* [PATCH] perf/x86/amd/core: Always use the NMI latency mitigation
@ 2026-06-01 14:58 Sandipan Das
2026-06-01 15:13 ` sashiko-bot
0 siblings, 1 reply; 2+ messages in thread
From: Sandipan Das @ 2026-06-01 14:58 UTC (permalink / raw)
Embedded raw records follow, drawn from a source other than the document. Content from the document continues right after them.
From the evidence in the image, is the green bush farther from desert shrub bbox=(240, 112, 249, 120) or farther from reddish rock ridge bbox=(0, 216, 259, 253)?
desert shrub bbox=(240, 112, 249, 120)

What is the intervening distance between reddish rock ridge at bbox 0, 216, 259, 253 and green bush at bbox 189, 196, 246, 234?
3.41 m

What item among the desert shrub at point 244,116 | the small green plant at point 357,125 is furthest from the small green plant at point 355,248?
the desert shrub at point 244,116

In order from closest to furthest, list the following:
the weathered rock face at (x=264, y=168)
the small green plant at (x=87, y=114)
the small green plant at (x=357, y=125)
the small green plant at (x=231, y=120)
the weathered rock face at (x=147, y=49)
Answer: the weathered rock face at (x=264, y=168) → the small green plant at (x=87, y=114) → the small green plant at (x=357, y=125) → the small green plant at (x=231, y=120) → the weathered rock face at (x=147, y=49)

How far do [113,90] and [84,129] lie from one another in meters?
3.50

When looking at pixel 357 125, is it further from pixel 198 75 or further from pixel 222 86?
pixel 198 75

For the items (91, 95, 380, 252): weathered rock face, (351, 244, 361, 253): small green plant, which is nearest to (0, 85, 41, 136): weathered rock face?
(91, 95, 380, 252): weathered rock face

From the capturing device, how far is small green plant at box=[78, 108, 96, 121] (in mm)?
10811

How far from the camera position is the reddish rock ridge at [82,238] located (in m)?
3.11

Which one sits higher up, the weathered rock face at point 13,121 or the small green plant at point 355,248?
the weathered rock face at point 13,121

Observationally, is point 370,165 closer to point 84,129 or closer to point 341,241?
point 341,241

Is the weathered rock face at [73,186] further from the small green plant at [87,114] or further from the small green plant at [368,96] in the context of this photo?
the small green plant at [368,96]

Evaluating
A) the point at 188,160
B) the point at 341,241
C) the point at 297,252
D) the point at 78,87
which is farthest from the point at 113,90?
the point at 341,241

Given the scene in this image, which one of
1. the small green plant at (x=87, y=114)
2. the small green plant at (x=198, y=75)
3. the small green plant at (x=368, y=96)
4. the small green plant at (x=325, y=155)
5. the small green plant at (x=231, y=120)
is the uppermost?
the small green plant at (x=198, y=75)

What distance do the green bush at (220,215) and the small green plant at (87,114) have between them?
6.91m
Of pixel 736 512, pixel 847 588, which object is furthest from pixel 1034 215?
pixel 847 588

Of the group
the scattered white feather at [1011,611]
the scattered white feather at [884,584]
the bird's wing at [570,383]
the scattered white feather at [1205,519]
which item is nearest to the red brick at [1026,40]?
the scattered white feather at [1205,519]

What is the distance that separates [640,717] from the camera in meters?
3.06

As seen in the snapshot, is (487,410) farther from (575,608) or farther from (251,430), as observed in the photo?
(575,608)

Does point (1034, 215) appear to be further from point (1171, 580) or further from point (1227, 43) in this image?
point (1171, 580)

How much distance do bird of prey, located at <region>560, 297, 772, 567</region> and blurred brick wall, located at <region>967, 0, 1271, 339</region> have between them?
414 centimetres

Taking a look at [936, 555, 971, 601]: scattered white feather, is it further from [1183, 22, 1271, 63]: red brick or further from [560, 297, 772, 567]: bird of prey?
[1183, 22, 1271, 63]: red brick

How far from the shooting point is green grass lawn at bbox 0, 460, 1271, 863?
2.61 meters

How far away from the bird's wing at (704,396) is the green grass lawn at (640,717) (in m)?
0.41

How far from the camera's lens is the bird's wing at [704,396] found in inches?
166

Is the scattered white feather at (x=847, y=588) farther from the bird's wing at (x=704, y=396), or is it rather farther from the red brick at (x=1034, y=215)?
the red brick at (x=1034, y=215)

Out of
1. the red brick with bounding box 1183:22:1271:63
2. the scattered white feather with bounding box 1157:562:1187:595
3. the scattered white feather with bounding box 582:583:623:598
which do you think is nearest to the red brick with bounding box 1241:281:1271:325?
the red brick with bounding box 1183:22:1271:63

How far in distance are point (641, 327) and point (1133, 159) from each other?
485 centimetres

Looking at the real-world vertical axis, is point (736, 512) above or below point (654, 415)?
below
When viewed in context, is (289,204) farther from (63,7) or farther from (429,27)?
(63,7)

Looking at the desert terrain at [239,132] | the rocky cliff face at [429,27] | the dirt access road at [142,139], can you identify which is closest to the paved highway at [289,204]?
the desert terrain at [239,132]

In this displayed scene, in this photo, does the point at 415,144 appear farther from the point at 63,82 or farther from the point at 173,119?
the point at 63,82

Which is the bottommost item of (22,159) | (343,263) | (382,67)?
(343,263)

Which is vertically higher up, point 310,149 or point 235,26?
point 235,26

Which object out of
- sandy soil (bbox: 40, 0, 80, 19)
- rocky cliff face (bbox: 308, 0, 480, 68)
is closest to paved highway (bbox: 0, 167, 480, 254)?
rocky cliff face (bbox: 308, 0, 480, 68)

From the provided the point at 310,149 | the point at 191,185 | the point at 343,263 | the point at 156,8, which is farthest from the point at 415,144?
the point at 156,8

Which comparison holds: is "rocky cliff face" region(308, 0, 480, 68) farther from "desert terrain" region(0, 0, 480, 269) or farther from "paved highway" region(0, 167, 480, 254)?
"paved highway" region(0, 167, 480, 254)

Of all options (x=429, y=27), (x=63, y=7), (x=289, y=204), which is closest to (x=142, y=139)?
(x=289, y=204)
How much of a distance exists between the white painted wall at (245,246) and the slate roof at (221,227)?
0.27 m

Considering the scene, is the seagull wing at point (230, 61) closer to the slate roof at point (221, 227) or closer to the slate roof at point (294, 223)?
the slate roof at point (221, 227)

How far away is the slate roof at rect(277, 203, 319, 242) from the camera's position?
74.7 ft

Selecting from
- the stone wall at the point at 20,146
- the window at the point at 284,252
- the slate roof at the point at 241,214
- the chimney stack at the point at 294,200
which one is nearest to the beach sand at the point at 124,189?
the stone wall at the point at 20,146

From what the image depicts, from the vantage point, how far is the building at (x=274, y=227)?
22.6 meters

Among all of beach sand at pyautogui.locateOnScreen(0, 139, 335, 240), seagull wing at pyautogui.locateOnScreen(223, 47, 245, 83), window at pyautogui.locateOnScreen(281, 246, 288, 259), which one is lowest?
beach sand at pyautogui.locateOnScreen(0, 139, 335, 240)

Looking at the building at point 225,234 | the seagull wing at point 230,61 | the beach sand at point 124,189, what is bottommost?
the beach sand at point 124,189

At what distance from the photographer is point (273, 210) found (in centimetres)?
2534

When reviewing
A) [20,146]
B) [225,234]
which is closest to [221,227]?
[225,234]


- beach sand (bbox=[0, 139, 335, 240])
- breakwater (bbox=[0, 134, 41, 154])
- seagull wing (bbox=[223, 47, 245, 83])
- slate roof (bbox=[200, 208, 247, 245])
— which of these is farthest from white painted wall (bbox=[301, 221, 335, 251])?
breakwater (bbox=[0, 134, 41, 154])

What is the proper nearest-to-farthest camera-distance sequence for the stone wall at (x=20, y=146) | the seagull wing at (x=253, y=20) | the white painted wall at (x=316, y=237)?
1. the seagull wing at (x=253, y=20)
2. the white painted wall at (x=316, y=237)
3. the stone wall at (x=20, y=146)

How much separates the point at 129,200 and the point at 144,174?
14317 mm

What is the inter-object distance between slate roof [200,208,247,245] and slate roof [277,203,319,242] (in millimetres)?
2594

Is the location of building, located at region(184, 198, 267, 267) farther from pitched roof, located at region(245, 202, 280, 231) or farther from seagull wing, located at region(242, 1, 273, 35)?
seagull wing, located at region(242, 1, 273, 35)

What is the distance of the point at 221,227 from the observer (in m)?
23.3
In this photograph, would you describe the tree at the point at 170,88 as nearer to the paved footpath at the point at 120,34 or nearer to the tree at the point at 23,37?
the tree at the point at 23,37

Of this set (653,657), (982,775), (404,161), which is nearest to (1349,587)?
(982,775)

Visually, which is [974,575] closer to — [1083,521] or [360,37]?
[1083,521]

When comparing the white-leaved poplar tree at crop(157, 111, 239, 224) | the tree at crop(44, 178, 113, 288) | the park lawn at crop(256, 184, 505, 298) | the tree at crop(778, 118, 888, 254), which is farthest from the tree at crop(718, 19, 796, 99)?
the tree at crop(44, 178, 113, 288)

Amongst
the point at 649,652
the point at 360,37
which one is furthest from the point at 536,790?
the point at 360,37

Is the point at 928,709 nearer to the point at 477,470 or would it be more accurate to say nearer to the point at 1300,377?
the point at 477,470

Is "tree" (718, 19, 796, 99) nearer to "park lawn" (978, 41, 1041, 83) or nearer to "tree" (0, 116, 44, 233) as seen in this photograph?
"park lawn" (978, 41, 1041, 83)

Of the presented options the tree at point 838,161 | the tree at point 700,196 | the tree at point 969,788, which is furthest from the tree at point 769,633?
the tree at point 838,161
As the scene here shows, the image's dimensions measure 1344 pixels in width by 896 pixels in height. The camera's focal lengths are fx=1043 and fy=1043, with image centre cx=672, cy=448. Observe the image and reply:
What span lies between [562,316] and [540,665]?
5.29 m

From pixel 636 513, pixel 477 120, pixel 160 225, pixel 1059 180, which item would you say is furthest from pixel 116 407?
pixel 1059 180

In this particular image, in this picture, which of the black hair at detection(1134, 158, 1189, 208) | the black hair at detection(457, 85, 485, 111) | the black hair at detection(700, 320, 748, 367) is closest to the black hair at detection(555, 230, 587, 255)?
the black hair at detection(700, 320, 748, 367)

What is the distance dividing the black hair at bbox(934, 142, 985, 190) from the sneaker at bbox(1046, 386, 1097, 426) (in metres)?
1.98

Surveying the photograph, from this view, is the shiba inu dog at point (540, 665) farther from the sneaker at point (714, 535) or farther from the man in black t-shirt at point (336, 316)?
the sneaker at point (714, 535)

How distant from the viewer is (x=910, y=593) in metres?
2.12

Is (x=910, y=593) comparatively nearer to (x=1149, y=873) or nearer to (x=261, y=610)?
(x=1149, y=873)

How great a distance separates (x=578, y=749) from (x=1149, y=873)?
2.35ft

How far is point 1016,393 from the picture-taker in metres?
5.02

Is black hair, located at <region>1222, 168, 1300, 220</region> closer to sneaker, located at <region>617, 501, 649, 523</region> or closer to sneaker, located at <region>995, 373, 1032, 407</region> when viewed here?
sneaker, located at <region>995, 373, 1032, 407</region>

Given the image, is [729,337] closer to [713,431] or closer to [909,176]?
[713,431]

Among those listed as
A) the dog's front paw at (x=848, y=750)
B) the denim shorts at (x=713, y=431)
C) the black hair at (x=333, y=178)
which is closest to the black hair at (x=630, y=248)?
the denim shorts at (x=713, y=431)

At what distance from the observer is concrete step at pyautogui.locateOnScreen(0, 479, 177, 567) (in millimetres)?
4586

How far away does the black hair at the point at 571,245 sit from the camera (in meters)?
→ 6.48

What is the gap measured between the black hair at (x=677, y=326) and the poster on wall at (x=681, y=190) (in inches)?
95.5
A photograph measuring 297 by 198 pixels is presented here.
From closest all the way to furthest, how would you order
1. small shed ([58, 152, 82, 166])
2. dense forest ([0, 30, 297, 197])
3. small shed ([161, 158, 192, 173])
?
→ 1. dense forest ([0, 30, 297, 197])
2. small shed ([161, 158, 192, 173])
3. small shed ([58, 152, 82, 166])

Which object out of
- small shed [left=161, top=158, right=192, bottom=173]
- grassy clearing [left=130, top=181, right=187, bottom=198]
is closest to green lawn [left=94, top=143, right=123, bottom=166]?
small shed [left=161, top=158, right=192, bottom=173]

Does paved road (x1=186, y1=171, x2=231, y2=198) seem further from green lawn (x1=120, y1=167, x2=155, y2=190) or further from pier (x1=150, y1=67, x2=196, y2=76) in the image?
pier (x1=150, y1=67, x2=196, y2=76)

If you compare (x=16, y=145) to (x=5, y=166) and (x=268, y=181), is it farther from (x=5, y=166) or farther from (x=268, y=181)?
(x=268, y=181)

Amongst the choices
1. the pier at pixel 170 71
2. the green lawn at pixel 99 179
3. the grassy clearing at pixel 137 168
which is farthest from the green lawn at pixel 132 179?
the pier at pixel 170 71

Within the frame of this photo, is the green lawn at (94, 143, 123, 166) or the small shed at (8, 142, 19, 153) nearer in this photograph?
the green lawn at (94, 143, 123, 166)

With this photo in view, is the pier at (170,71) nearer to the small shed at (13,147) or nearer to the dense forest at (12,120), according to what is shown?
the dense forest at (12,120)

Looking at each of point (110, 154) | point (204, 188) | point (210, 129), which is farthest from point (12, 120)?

To: linux-perf-users, linux-kernel
Cc: Peter Zijlstra, Ingo Molnar, Arnaldo Carvalho de Melo,
Namhyung Kim, Mark Rutland, Alexander Shishkin, Jiri Olsa,
Ian Rogers, Adrian Hunter, James Clark, Thomas Gleixner,
Borislav Petkov, Dave Hansen, x86, H . Peter Anvin, Ravi Bangoria,
Ananth Narayan, Sandipan Das
Commit df4d29732fda ("perf/x86/amd: Change/fix NMI latency mitigation
to use a timestamp") fixed handling of late-arriving NMIs but limited
the mitigation to processors having X86_FEATURE_PERFCTR_CORE. However,
it is unclear if processors without this feature are also affected.
When Mediated vPMU is enabled on affected hardware, it is also possible
to bypass the fix inside KVM guests if X86_FEATURE_PERFCTR_CORE is
removed from the guest CPUID (e.g. using "-cpu host,-perfctr-core" with
QEMU). Hence, use the mitigation at all times.
Fixes: df4d29732fda ("perf/x86/amd: Change/fix NMI latency mitigation to use a timestamp")
Signed-off-by: Sandipan Das <sandipan.das@amd.com>
---
arch/x86/events/amd/core.c | 6 +++---
1 file changed, 3 insertions(+), 3 deletions(-)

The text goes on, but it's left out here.